CS 848: Knowledge Graphs (Fall 2022)

This seminar covers seminal work in the space of knowledge graph representation, querying, management, and past and primarily modern applications that are powered by knowledge graphs. Topics include knowledge models, ontologies, query languages, graph data management systems, public knowledge graphs, knowledge graph embeddings, popular successful past and present applications.

CS 341: Algorithms (Summer 2016, Winter 2017, Winter 2018, Winter 2019, Spring 2020)

The study of efficient algorithms and effective algorithm design techniques. Topics include divide and conquer algorithms, recurrences, greedy algorithms, dynamic programming, graph search and backtrack, theory of NP-completeness and its implications.

CS 848: Graph Analytics and Data Management (Winter 2020)

The seminar is an updated version of a previous seminar that focused primarily on graph data management in Fall 2018. The current offering covers fewer database topics and instead surveys a wider range of topics in graph analytics. The goal of this offering is to showcase the specific interests of a very wide range of scientific communities that work on graphs including communities within computer science, such as databases, semantic web, hpc and computer architecture, data mining, machine learning, and hci as well as communities outside of computer science, such as physics and neuro-science. The seminar's reading list is particularly tailored for students who have interest in doing graudate studies in graph processing and analytics, as it tries to cover some of the seminal work on graph processing from multiple communities.

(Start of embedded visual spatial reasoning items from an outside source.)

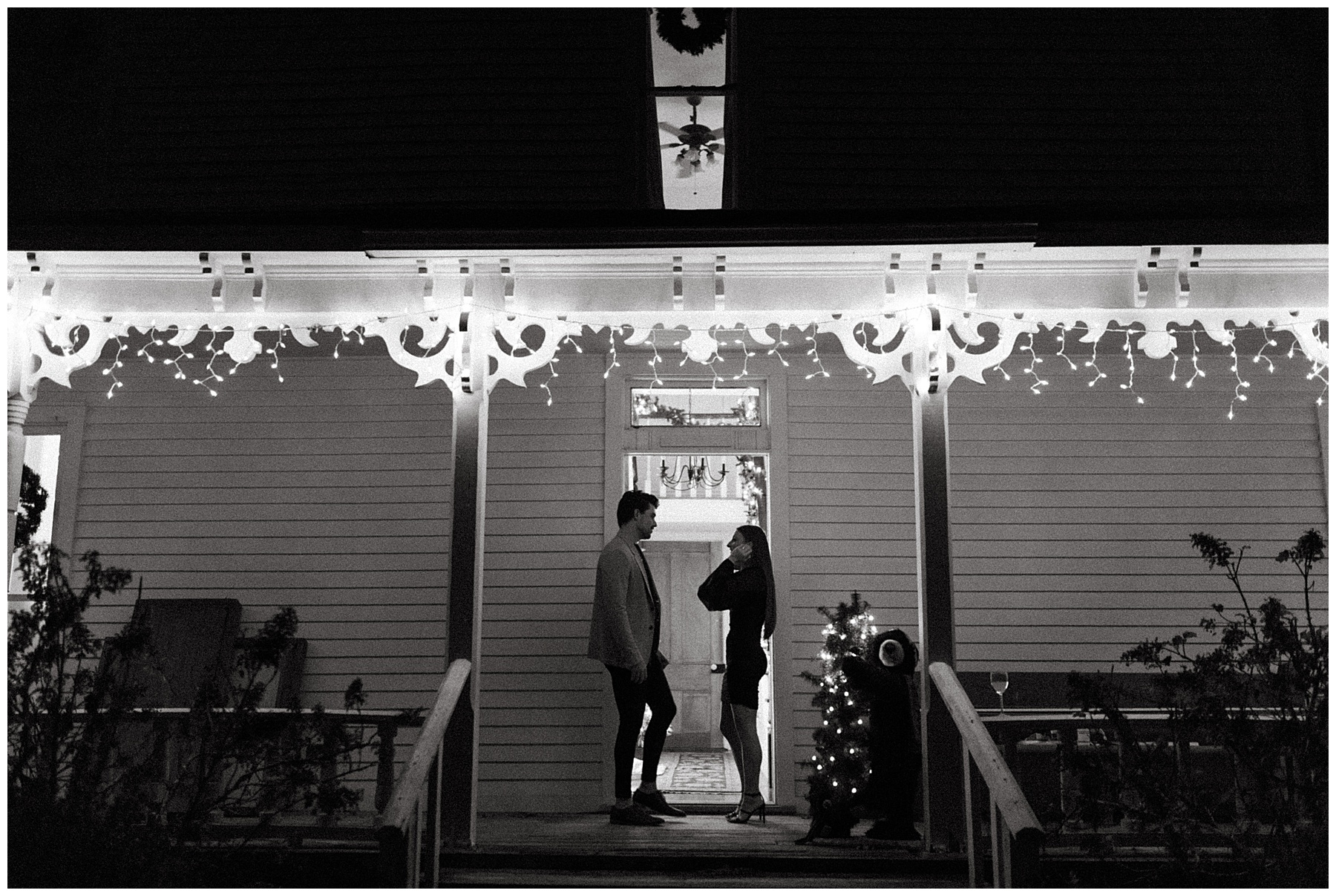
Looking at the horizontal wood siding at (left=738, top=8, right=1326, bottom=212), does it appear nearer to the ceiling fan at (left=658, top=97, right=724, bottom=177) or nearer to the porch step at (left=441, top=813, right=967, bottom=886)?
the ceiling fan at (left=658, top=97, right=724, bottom=177)

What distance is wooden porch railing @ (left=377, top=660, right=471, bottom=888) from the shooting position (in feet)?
15.9

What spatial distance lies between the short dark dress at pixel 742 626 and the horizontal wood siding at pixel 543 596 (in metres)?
2.08

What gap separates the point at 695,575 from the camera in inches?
597

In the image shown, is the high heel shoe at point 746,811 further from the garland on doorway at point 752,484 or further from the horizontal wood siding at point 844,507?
the garland on doorway at point 752,484

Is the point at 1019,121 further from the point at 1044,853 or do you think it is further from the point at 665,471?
the point at 665,471

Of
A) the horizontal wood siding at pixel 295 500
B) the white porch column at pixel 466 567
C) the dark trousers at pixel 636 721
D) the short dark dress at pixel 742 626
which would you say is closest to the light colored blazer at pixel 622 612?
the dark trousers at pixel 636 721

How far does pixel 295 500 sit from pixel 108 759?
481 cm

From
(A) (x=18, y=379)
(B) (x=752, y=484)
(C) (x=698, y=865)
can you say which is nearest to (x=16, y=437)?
(A) (x=18, y=379)

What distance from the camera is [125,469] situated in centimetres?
959

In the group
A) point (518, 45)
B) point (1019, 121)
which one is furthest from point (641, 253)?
point (1019, 121)

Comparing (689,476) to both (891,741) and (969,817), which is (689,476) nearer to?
(891,741)

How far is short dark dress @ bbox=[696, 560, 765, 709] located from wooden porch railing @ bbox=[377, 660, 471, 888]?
1.62 metres

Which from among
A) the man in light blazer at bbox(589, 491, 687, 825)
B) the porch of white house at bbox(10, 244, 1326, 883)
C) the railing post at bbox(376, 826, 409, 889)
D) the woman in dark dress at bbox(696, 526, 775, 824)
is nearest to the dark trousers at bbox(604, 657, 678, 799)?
the man in light blazer at bbox(589, 491, 687, 825)

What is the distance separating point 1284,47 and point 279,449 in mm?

CS 848: Graph Data Management (Fall 2018)

The seminar covered the historical waves that made graph data models popular, such as the web and semantic web. The seminar also covered recent topics popular in the database research community e.g. modern graph databases, graph data processing software based on Hadoop and Spark-like software, knowledge graphs, and example machine learning applications on graphs.

CS 848/858: Modern Data Processing Systems (Fall 2016)

The seminar surveyed the models that underly modern large-scale data processing systems, e.g. MapReduce, Spark, Pregel, Flink, Storm, Timely, and others. The goal is to identify the fundamental advantages and limitations of different models and demonstrate the systems and applications that are built on each model.